- [WHAT IS BEING ASKED]: Turn the lines below into a numbered list, skipping the blank lines and leaving the pictures out.
-- begin --
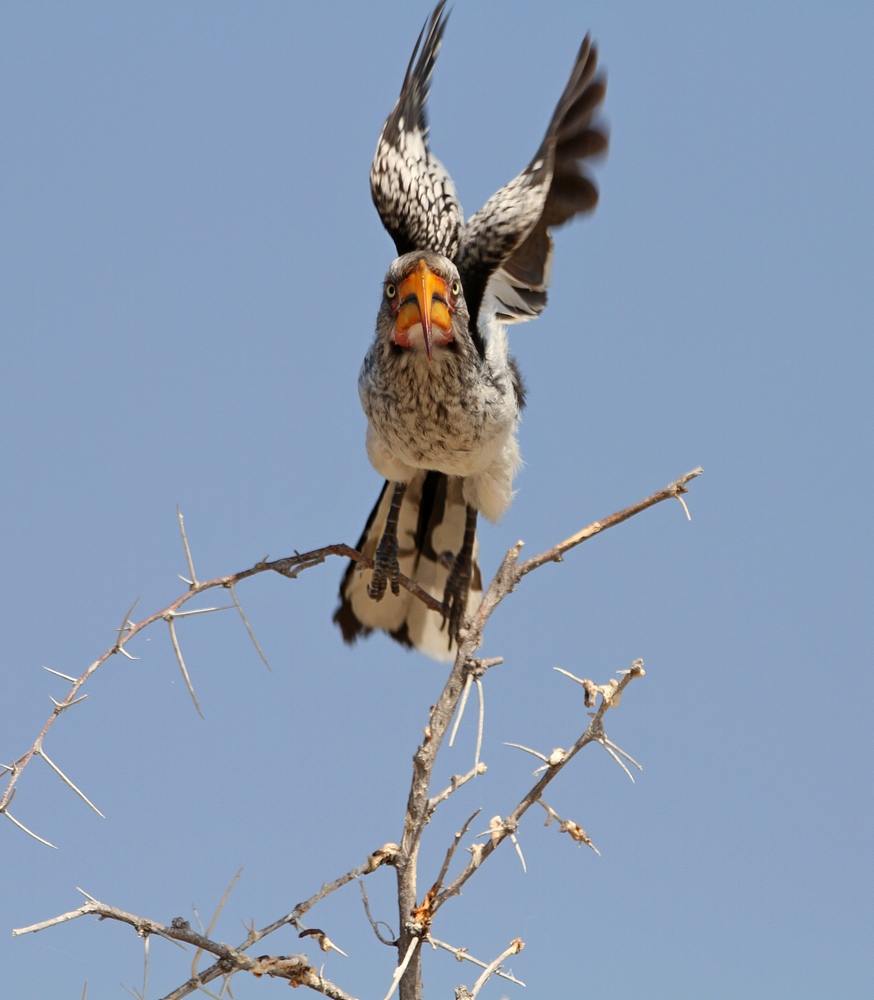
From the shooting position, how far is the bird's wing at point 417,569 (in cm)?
468

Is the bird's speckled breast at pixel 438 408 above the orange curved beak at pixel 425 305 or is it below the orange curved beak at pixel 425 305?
below

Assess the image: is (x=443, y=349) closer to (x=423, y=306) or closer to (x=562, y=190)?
(x=423, y=306)

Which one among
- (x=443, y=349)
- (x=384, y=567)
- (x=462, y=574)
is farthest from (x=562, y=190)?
(x=384, y=567)

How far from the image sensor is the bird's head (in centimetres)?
395

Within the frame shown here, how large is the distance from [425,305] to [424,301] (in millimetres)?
17

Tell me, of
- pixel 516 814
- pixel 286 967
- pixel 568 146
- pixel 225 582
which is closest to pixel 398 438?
pixel 225 582

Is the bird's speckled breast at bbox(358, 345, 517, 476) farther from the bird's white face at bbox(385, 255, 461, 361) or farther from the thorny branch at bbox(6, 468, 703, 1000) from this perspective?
the thorny branch at bbox(6, 468, 703, 1000)

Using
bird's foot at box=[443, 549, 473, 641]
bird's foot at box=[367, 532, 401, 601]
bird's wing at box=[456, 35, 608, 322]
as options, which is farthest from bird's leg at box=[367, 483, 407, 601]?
bird's wing at box=[456, 35, 608, 322]

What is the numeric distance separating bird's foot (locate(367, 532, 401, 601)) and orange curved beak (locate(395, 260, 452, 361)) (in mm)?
972

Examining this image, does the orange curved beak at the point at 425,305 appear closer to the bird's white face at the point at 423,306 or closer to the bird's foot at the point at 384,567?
the bird's white face at the point at 423,306

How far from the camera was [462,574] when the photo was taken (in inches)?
189

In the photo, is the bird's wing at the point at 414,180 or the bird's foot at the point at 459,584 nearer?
the bird's wing at the point at 414,180

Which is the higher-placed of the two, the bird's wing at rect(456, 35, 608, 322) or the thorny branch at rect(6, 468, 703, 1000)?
the bird's wing at rect(456, 35, 608, 322)

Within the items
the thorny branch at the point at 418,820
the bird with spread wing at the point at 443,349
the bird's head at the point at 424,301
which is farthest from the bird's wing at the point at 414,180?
the thorny branch at the point at 418,820
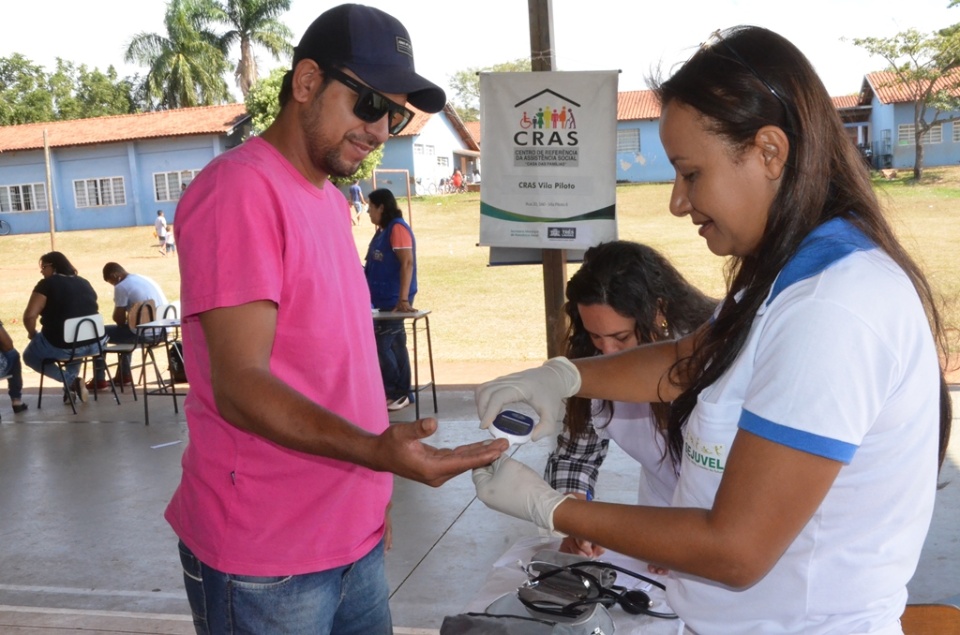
-- end --
- [WORKED ANSWER]:
1. From the shooting position, how far is the bird's wing at point 417,569 (in cm)?
2. 468
3. Is the bird's speckled breast at pixel 438 408 above the orange curved beak at pixel 425 305 or is it below the orange curved beak at pixel 425 305?
4. below
5. Assess the image: is (x=443, y=349) closer to (x=423, y=306) or closer to (x=562, y=190)?
6. (x=423, y=306)
7. Which one among
8. - (x=443, y=349)
9. - (x=384, y=567)
10. - (x=462, y=574)
11. is farthest from (x=562, y=190)?
12. (x=384, y=567)
13. How far from the image sensor is the bird's head (in centimetres)?
14. 395
15. Within the frame shown here, how large is the distance from [425,305] to [424,301] (in millimetres)?
16. 17
17. Tell me, of
18. - pixel 516 814
19. - pixel 286 967
20. - pixel 568 146
21. - pixel 225 582
22. which is closest to pixel 398 438?
23. pixel 225 582
24. Is the bird's speckled breast at bbox(358, 345, 517, 476) farther from the bird's white face at bbox(385, 255, 461, 361) or farther from the thorny branch at bbox(6, 468, 703, 1000) from this perspective?
25. the thorny branch at bbox(6, 468, 703, 1000)
26. Using
27. bird's foot at box=[443, 549, 473, 641]
28. bird's foot at box=[367, 532, 401, 601]
29. bird's wing at box=[456, 35, 608, 322]
30. as options, which is farthest from bird's leg at box=[367, 483, 407, 601]?
31. bird's wing at box=[456, 35, 608, 322]
32. What is the numeric distance separating bird's foot (locate(367, 532, 401, 601)) and orange curved beak (locate(395, 260, 452, 361)) (in mm)?
33. 972
34. Examining this image, does the orange curved beak at the point at 425,305 appear closer to the bird's white face at the point at 423,306 or closer to the bird's foot at the point at 384,567?
35. the bird's white face at the point at 423,306
36. How far from the camera was [462,574] when the photo was taken (in inches)?
37. 189
38. In the photo, is the bird's wing at the point at 414,180 or the bird's foot at the point at 459,584 nearer?
39. the bird's wing at the point at 414,180
40. Which is the higher-placed of the two, the bird's wing at rect(456, 35, 608, 322) or the thorny branch at rect(6, 468, 703, 1000)?
41. the bird's wing at rect(456, 35, 608, 322)
42. Within the items
43. the thorny branch at the point at 418,820
44. the bird with spread wing at the point at 443,349
45. the bird's head at the point at 424,301
46. which is farthest from the bird's wing at the point at 414,180?
47. the thorny branch at the point at 418,820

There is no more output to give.